Etes vous nomade ou sédentaire ?
Ce pourrait être la question d’un test dans un magasine branché à la veille d’une période estivale.
La différence, bien sur, entre ces deux tendances réside dans l’attachement à un lieu fixe ou au contraire, ne jamais se fixer.
C’est une question d’ancrage !
S’encrer, c’est déjà écrire le roman de sa vie, faire prendre racine aux mots de sa pensée ou encore de ses actes, c’est se poser.
Rien à voir avec la seiche dont l’encre sert de bouclier, quoi que …, certains s’ancrent par peur du mouvement, sachant que l’attente accule, enfin bon !
N’allez pas croire que je sois anti-seiche, je répondrai tout de même volontiers aux questions qui vous taraudent et pour lesquelles vous ne possédez pas de réponse.
Le nomade, quant à lui, ne souhaite pas s’ancrer, s’attacher à un lieu fixe, par peur, peut-être de l’emprisonnement ; c’est, du reste, son attachement au voyage.
Mieux vaut-il un attachement au non attachement ou un détachement dans l’attachement ?
C’est une question de perception, de croyance ; par exemple, Freud y verrait là la relation à la terre-mère et donc à la mère ou encore la façon de rompre le cordon ombilical.

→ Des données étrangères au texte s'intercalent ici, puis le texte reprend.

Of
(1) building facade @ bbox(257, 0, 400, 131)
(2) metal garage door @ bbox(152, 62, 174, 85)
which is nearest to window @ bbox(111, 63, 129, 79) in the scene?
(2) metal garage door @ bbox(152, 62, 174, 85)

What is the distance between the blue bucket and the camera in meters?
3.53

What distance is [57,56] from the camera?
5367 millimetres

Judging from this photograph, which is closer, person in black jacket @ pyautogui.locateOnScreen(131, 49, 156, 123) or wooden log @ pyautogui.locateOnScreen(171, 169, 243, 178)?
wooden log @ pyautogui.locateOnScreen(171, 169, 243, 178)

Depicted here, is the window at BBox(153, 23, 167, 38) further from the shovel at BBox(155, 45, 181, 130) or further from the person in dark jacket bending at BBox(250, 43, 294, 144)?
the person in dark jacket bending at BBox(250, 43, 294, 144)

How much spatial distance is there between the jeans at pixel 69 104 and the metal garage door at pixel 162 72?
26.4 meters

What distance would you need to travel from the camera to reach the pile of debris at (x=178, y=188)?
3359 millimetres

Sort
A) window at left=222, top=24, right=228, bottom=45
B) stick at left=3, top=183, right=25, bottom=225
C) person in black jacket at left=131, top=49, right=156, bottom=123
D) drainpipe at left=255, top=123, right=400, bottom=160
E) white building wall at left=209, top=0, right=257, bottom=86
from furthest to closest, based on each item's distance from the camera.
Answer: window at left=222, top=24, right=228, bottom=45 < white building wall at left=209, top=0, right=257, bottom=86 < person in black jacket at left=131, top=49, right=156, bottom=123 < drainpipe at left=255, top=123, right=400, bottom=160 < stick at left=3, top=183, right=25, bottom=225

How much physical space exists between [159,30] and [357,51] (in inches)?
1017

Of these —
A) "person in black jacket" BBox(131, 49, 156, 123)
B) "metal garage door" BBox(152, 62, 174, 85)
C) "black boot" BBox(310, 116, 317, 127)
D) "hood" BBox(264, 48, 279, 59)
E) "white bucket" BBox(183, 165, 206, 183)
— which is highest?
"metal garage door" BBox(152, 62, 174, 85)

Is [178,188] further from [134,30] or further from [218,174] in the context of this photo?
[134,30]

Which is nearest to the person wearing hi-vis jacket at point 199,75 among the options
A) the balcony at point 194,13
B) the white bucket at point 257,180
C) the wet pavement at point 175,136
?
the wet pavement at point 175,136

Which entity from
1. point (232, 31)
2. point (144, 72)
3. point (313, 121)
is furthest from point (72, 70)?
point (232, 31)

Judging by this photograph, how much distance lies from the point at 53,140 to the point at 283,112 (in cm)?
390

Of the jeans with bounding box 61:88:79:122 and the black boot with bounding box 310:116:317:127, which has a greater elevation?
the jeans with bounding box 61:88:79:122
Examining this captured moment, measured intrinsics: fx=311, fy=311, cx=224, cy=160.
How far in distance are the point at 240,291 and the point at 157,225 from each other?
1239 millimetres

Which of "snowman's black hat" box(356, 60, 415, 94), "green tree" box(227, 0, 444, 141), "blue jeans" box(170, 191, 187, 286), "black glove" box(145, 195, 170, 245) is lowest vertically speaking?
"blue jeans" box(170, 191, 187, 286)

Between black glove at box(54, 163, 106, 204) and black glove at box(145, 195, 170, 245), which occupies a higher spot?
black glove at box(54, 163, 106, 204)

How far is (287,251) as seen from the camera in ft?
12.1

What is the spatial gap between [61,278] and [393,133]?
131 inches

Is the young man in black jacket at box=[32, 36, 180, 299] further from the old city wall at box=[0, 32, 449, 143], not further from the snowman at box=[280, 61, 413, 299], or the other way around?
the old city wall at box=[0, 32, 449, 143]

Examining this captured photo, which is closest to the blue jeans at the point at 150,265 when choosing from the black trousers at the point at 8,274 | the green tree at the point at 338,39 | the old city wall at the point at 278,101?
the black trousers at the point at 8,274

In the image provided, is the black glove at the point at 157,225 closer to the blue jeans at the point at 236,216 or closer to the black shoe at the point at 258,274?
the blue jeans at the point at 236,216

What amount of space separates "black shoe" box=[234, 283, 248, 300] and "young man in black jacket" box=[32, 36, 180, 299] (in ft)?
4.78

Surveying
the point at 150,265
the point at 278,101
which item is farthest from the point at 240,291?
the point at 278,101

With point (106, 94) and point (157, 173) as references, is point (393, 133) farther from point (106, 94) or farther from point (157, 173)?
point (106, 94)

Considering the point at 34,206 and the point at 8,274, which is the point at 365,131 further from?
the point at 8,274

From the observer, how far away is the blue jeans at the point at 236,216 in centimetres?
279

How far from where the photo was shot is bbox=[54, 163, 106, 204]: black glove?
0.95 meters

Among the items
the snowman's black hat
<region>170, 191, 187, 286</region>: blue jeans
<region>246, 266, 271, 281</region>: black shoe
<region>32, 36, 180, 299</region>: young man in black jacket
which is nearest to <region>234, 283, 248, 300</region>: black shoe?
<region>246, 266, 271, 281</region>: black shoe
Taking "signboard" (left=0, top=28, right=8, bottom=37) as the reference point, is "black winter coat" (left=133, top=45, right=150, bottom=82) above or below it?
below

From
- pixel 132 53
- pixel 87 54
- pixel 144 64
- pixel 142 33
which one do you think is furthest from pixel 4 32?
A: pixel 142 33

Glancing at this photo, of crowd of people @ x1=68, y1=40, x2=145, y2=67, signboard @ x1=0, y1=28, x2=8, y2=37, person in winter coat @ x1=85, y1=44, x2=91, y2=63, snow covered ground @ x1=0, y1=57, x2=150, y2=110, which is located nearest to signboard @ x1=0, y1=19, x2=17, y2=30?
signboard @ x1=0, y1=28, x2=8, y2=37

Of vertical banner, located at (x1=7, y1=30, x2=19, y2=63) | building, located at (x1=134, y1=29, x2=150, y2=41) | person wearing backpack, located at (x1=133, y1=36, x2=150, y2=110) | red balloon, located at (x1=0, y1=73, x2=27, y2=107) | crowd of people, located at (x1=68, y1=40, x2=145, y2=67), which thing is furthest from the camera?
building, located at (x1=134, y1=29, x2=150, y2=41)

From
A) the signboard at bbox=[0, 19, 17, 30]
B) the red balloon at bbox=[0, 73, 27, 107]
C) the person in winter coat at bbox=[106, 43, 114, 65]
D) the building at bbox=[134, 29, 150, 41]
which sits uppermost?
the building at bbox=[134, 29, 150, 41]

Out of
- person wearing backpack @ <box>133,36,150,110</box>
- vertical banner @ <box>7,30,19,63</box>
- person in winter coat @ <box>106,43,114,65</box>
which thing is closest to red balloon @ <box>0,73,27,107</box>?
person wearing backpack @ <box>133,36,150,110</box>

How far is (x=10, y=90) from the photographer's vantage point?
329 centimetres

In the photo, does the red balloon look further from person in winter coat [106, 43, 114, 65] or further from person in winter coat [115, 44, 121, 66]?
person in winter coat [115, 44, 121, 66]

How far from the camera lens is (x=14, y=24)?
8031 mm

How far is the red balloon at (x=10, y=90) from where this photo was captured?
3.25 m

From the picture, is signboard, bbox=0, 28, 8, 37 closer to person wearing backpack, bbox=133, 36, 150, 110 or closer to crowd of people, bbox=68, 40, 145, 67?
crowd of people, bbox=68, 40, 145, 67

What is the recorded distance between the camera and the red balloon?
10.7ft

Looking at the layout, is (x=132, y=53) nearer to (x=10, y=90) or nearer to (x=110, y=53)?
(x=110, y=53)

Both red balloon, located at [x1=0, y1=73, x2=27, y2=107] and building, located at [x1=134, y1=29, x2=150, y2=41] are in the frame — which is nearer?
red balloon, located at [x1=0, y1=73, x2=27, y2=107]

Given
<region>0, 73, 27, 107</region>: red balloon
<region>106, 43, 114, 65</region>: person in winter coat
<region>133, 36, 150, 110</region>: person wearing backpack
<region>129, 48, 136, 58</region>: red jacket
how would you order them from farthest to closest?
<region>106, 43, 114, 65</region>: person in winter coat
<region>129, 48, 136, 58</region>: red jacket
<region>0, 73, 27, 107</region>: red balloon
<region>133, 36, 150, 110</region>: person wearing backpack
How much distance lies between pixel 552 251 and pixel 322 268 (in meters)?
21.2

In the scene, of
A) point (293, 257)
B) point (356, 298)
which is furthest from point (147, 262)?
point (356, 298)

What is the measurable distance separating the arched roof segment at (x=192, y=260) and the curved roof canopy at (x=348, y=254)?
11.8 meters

S’attacher à la terre-mère ou s’en détacher tout le temps, telle est la question.
D’où une polémique des deux camps !
D’ailleurs, le terme ancrer provient de la mer, c’est pour dire !
Que ce soit la terre ou la mer, ces éléments analogiques représentent et véhiculent quelque chose d’essentiel puisque c’est le principal contact avec notre être, c’est notre support, une relation
dont la gravité a fait parler et chercher beaucoup de scientifiques.
Forcément face à la gravité de cette situation, nous réagissons par un désir d’élévation au moyen de la légèreté.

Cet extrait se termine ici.